Asimilasyona Karşı Tepki Biçimlerimiz ve Dersimli Kurumların Asli Görevleri

Dersim başlığı altında yüzlerce sorunla karşılaşılırken Dersimliler bilmelidirler ki; William Shakespeare’in de dediği gibi “Olmak ya da olmamak, işte bütün mesele bu…” biçiminde cereyan etmelidir…

Hükmedenlerce her bir ayak bağı devreye sokulduğunda, yaptığımız ilk ve son şey protesto hakkını kullanmak oluyor.

Diyelim ki basın açıklaması, kınama, dikkat çekme, protesto eylemleri yapıldı. Ki yapılmalı. Peki bu kadar mı? Dersimli dernekler olarak halkımıza “Kırmançki inanç ve dil eğitimlerinde yoğunlaşma süreci ile üzerimize düşen bir diğer sorumluluğumuzu üstümüze alıp, çalışmalar yapacağız” demeniz tamamlayıcı olmaz mı?

Dikkat ettiniz mi? Hep istiyoruz. Ama kendimiz Kırmançki inancına ve diline ciddi yaklaşmıyoruz. Diyelim ki devlet yasaklamış. Diyelim ki devlet cemaatlerini göndermiş. Diyelim ki devlet yok saymış. Biz ne yapacağız?
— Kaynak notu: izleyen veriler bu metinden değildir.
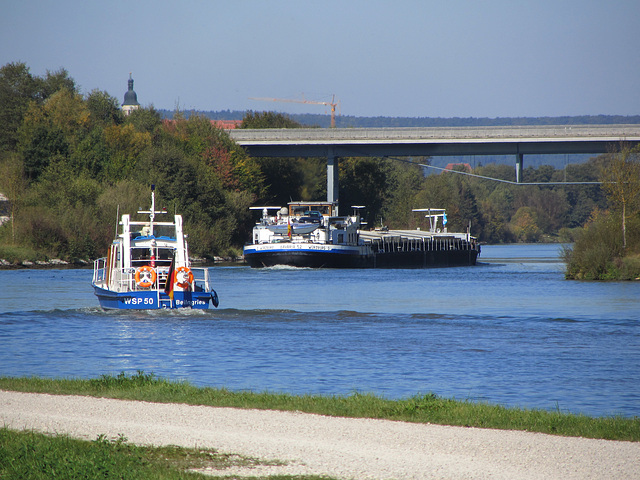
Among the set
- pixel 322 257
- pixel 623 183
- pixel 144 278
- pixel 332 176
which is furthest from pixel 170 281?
pixel 332 176

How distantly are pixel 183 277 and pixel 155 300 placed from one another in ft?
4.40

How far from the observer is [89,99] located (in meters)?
111

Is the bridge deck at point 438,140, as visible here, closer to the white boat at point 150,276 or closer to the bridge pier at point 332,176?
the bridge pier at point 332,176

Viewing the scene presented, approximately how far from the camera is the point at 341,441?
12.0 m

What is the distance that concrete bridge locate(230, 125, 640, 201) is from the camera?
85.6 m

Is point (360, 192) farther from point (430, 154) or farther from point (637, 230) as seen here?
point (637, 230)

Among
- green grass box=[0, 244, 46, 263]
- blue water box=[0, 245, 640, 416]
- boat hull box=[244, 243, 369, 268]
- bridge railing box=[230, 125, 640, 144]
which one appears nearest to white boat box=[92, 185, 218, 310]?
blue water box=[0, 245, 640, 416]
Sadece protesto açıklamaları yapacak kurumlar mı kuracağız? Bir iki bölgede kendiliğinden gelişen dil kursları kaideyi bozar mı? Ta ki, dernek ve federasyonlar, program düzeyinde(!) yukarıdan aşağıya doğru Kırmanç inancı ve dili üzerine “eğitim kongresi” yapılmayıncaya kadar benim bu işin yüzeysel olmadığına ikna olmam beklenemez…

Gayemizin ne olduğuna bakmak önemli… Durum birazdan fazla “amaç ile araçları” karıştırmaya benziyor sanırım. Sadece karşı çıkma adına, karşı çıkmak mı bu acaba? Sahiplenmek ve varoluş sebebine sarılmak olarak algılamak maalesef çoktan çok, çok zor…

Görünen o ki, genel düzeyde Dersimli kişi ve tüzel kişilikler, inançlarına ve dillerine bağlı değiller. Öyle olmuş olsaydı, bunun kurumsal yansıması toplum dinamikleri haline gelir ve bugün “cemaatleri avcı, kendimizi de av” olarak görmezdik.

İşin asıl yüzünü görmüyoruz. Kırmanç inancına ve diline yönelik asimilasyon politikalarına karşı, “Kırmanç İnanç ve Dil Eğitimi” vermeyi denemiyoruz. İlginçtir ki, Dersimliler ve özellikle Dersim coğrafyasında bu tür karşı çıkışlar dışında hiçbir eğitsel çalışması olmayan Dersimli kurumlar düşündürücü durumda.

Örneğin, Dersim Merkez’de ”özel eğitim merkezi“ olan kaç kurumumuz var? Bizler, aktif sorumluluk alıp, Dersim’de uzun soluklu kongreler yaptık mı? Dersimli kurumlar kendi dilleri ve İnançları konusunda ne kadar teşviksel davranıyor? Bizler, Dersimli kurumlar olarak kendi kimliğimize sahip çıkmıyorsak neyi protesto ediyoruz? Tabii, burada sadece Dersimli kurumlar değil aynı zamanda Dersim’deki diğer siyasi kurumlar da bu eleştirilere dahildir.

Bu, Shakespeare’e göre şu demektir;

“Ve nice büyük, yiğitçe atılışlar
Yollarını değiştirip bu yüzden
Bir iş, bir eylem olma gücünü yitiriyorlar”.

Kısaca söylemek gerekiyorsa; Dersimli kurumlar ve Dersim’deki diğer siyasi kurumlar Kırmançki Dili ve Kırmanç İnancını, “olmazsa olmaz” olarak ele almalı ve karşı koyuşlarına “taşı gediğine koymak” olarak eklemelidirler. Bu olmadığı takdirde, bütün karşı koyuşlarımız “Bir iş, bir eylem olma gücünü yitiriyorlar.”

Bunun için Dersim’de;

Dimilki/Kırmanç dili ve inancını öğrenmek ve öğretmek, her türlü siyasi Cemaate verilecek en güzel cevaptır.